## TO DO:
What is this sentence from the piece on Soylent in Spanish: "Founder Rob Rhinehart boasted of owning neither dishes nor a refrigerator, having turned his kitchen into a library, and living off of nothing but Soylent for 30 days."?

## QUOTED PASSAGE:
BEGIN
It would be difficult to find a more appropriate symbol of the battle for food retailing’s future than Soylent, the “meal replacement drink” doing phenomenal sales online and now charging into retail stores.
Developed by a Bay Area software engineer experimenting with nutrition, the drink (and associated powder mix) attracted the attention of the tech community—and eventually, venture investors—who latched onto the revolutionary notion that Soylent wasn’t just another trendy functional food, but a lifestyle in and of itself. For a generation of consumers with neither the time nor the inclination to cook, and with many lacking the means to afford making multiple trips to restaurants, the meal-in-a-bottle provided an ideal solution. Founder Rob Rhinehart boasted of owning neither dishes nor a refrigerator, having turned his kitchen into a library, and living off of nothing but Soylent for 30 days.
Soylent also struck a chord with a name out of a classic science fiction novel, and its nifty packaging likens to a modern take on the old-time medicine bottle. Its marketing resembles that of software as much as food: Its products are indexed as they’re updated (Soylent powder, for example, is currently version 1.8) and come with “release notes” regarding formulation changes as though they were software bug fixes. It was lauded for innovative promotions including a campaign executed completely on the darknet utilizing an AI spokesbot named Trish.
END
## RECORDS SUPPLIED:
BEGIN
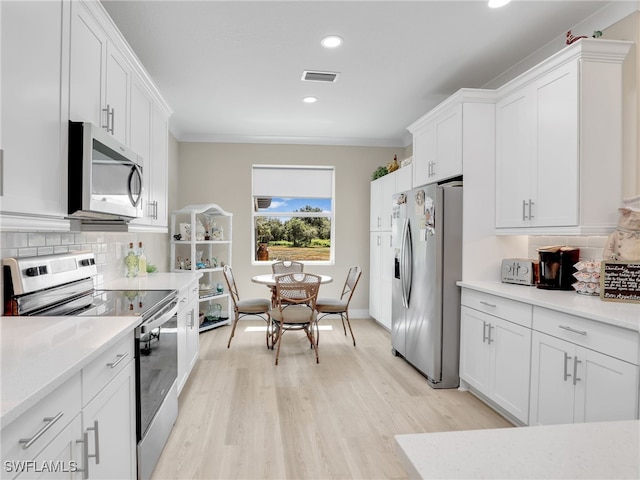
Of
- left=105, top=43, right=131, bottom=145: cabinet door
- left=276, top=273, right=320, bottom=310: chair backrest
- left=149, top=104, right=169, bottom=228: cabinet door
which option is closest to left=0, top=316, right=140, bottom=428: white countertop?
left=105, top=43, right=131, bottom=145: cabinet door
END
## SOLVED PROBLEM:
El fundador, Rob Rhinehart, presumía de no tener ni platos ni refrigerador, de haber convertido su cocina en una biblioteca y de haber vivido únicamente de Soylent durante 30 días.